Probably sensing the lack of enthusiasm on the part of the PLA to participate in the risky operations, the CMC opened a life insurance scheme for those personnel going to the “frontline.” It further declared that those, who would die combating the virus, would be named “martyr” by the Chinese State.
But the real challenge for the JLSF was to control the spread of the virus in Wuhan, which is the strategic hub for the defence industry — it has more than 350 research centres and industrial institutes as well as 1,700 hi-tech enterprises covering aerospace, satellites, rocketry and biotechnology. The future of all these institutions remained undecided.

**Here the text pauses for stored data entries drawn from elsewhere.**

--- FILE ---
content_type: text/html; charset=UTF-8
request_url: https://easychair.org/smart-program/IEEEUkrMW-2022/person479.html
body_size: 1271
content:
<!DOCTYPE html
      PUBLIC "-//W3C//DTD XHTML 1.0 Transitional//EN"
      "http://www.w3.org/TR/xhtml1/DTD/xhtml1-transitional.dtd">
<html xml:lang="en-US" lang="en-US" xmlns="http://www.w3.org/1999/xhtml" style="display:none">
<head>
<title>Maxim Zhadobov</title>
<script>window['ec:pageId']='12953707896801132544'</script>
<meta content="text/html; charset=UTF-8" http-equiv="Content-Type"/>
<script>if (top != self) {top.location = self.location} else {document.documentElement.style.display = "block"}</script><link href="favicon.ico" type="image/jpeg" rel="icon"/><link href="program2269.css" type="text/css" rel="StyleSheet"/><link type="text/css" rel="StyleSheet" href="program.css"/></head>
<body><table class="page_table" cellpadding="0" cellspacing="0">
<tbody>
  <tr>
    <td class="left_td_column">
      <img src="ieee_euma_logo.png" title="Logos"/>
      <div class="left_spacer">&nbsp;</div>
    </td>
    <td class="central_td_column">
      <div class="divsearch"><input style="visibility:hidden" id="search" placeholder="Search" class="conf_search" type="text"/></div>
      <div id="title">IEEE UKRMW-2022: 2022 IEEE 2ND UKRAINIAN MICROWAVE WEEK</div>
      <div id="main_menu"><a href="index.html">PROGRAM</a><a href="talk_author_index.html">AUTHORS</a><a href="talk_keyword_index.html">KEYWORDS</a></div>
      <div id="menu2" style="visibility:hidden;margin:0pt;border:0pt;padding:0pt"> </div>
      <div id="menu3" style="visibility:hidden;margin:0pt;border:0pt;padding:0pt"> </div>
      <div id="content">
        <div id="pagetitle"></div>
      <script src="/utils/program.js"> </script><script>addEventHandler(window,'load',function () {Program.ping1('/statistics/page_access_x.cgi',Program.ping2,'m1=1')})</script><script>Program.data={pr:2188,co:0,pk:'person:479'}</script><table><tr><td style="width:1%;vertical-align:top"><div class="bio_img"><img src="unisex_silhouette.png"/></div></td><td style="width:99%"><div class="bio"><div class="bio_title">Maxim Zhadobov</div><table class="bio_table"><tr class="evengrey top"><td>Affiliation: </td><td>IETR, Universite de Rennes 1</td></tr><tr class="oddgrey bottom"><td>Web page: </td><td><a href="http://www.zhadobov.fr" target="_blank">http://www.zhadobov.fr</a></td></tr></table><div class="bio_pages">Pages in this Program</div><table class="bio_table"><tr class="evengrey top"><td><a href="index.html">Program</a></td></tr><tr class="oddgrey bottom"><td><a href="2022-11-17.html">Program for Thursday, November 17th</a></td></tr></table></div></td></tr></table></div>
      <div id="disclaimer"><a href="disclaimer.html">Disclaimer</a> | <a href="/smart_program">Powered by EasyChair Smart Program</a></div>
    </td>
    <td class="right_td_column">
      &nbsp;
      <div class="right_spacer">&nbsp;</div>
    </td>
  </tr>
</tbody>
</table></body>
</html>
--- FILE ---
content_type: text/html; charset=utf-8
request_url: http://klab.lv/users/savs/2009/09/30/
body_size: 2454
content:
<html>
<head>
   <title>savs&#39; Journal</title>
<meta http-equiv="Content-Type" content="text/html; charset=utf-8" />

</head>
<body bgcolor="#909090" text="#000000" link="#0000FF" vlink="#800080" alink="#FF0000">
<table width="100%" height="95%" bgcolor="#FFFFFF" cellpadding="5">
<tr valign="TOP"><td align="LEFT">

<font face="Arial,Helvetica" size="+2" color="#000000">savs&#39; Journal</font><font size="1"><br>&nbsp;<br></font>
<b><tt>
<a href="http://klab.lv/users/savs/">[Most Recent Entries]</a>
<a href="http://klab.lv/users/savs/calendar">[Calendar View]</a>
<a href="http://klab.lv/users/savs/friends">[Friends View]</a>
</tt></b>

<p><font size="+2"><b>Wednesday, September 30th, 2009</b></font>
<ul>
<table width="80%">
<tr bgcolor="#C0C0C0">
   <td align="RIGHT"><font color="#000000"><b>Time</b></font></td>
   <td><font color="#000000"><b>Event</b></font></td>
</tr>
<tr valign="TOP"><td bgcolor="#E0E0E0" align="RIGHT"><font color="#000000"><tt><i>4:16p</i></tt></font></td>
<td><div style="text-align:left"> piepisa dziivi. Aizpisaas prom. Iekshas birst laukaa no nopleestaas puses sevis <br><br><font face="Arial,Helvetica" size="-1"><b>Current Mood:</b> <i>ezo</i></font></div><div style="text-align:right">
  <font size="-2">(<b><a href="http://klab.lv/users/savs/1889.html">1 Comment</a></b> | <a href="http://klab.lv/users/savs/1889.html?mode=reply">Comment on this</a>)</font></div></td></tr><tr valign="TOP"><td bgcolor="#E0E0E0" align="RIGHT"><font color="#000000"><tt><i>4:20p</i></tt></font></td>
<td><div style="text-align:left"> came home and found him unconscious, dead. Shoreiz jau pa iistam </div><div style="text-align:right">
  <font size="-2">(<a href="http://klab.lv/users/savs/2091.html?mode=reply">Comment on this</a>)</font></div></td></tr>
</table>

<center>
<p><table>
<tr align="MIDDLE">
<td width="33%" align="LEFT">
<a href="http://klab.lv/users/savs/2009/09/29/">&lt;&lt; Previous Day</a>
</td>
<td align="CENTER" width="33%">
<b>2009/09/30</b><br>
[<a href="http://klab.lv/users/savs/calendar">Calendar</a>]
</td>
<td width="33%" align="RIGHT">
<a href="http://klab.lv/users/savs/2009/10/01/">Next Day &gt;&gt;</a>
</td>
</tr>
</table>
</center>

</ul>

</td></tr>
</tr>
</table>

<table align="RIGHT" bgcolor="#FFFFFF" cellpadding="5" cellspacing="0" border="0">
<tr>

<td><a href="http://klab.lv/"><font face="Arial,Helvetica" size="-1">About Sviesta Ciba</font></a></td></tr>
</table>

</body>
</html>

According to Xinhua, China had to postpone its military recruitment drive, scheduled for the first half of this year to support the country’s epidemic prevention and control work. Wu Qian, the spokesperson for the Ministry of National Defence, asserted: “Approved by the State Council and the CMC, the postponed conscription will be combined with that of the second half, which will run from August 1 to September 30.” Though Wu said that the overall annual recruitment targets would remain unchanged, experts believe that the PLA could be badly affected.
This was also the time when an enigmatic personage appeared on the scene. Chen Wei, a 53-year-old leading Chinese epidemiologist and a Major-General in PLA, is known for developing the world’s first gene-based vaccine on Ebola in 2014. She was also apparently involved in combating the SARS outbreak.
According to the International Business Times, the controversial Major-General injected herself and her six-member team with an untested Coronavirus vaccine. She has created quite a stir on Weibo by her radical approach, especially after she was posted in the Wuhan lab from where the COVID-19 strain could have escaped (the Chinese authorities denied this).
Was this just a gesture to prove her loyalty to Chairman Xi? Just a month ago, Chen had taken over the controversial Wuhan lab, originally a civilian research lab, partly funded by the French Government. When he visited the research facilities in February 2017, Bernard Cazeneuve, the then French Prime Minister, declared: “France is proud and happy to have contributed to the construction of the first P4 high bio-safety laboratory in China. …This cutting-edge tool constitutes a central element in the achievement of the 2004 inter-governmental agreement on Franco-Chinese cooperation in the prevention and fight against emerging infectious diseases.” Something obviously went wrong.
For India, it is important to analyse the implications of the PLA’s involvement in the battle against the virus. Will the JLSF emerge stronger? Can the PLA become a threat to the party, just in case the “people’s war” against the “virus” is won by the Army? Will it re-emerge stronger despite Xi’s efforts to restrict the Army’s influence? What will be the implications for the PLA’s preparedness on the borders with India? It may be too early to answer these questions but even though PLA activities on the Tibetan plateau have reduced due to the outbreak, intrusions were reported recently from Naku-la, south of the watershed in Northern Sikkim, a border said to be “settled” by China. It is quite ominous.